TEXTO FORNECIDO:

• • •

As notícias acerca da intenção do governo de fechar cursos
cujos diplomados não tenham mercado de trabalho e de alterar o financiamento às
instituições de ensino superior em função de novos critérios, embora
perturbadoras, não deixavam de ser esperadas.
É, há muito, conhecido o excesso de cursos em alguns domínios, a inadequação de
outros às necessidades e, suspeita-se, que, em muitos casos, são de baixa
qualidade. Nestas condições, não é aceitável afirmar que recomendações e
decisões que limitem este estado de coisas sejam atentados à liberdade de
escolha dos cidadãos e à autonomia das instituições; o ?regresso à barbárie`,
como alguém já disse! Por diversas razões. Essas afirmações defendem,
implicitamente, a mercantilização de um ensino superior e de
produtos/diplomados sem mercado, sem contudo o melhorarem e ignoram as
condições específicas desse sistema de ensino em Portugal. É, em grande parte,
financiado pelo erário público; o Estado é dos maiores, se não o maior,
empregador dos diplomados; existe alguma dificuldade de obter no sector privado
indicações claras e fiáveis acerca das suas necessidades, etc. Assim, o Estado
não pode ignorar as eventuais assimetrias nesse nível de ensino. Mas os
sucessivos governos têm vindo a alimentar as condições perversas conducentes às
decisões que agora vai tomar. Tendo como referência a formação inicial de
professores e, mesmo assim, sem querer generalizar vejamos algumas dessas
condições.
- Faltaram indicações claras acerca das necessidades do mercado e as
consequentes recomendações. São excessivas (cerca de 330, de acordo com dados
do INAFOP) as licenciaturas que orientam para a docência. O governo sabia-o,
poderia ter tido alguma intervenção moderadora.
- O orçamento das instituições tem sido definido, quase exclusivamente,
com base no número de alunos inscritos na formação inicial, tornando-as
financeiramente cativas desse tipo de formação. Este facto, aliado á
tradicional dependência do orçamento de estado, tem levado as instituições a
correr para à frente, criando cursos de formação inicial muito para além das
necessidades. Tratava-se de uma questão de sobrevivência. As iniciativas para
outros tipos de formação mantiveram-se à margem do streaming da
instituição, débeis e ocasionais, dependentes de financiamentos pontuais no
âmbito de programas europeus.
- O corpo docente foi sendo recrutado e formado em função das
componentes curriculares da formação inicial para a docência e, mais do que
isso, em áreas de intervenção muito específicas que agora são colocadas em
questão. A reconversão torna-se, agora, mais difícil.
- O funcionamento da procura também contribuiu para este estado de
coisas. A obtenção de um diploma/grau académico sobrepunha-se, frequentemente,
aos critérios de qualidade do curso e à sua adequação e utilidade no mercado de
trabalho. Isto deu abertura para todo o tipo de ofertas, sendo neste clima que
proliferaram as instituições de ensino superior privadas.
E agora?
Desde há uns anos que o contingente de jovens diplomados sem emprego no seu
domínio de formação, vai aumentando. Na docência as notícias são preocupantes.

• • •

TAREFA PEDIDA 1:
Traduza para inglês esta frase do texto sobre o ensino superior: «Tratava-se de uma questão de sobrevivência.»
TAREFA PEDIDA 2:
No texto sobre o ensino superior, quantas licenciaturas orientam para a docência, segundo dados do INAFOP?
Os dados são material à parte, sem relação com o texto fornecido.

CONTEÚDO DOS DADOS:
• • •

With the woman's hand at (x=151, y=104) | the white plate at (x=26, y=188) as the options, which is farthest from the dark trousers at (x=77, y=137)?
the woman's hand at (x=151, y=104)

• • •

RESPOSTA ESCRITA 1:
It was a matter of survival.

RESPOSTA ESCRITA 2:
Cerca de 330.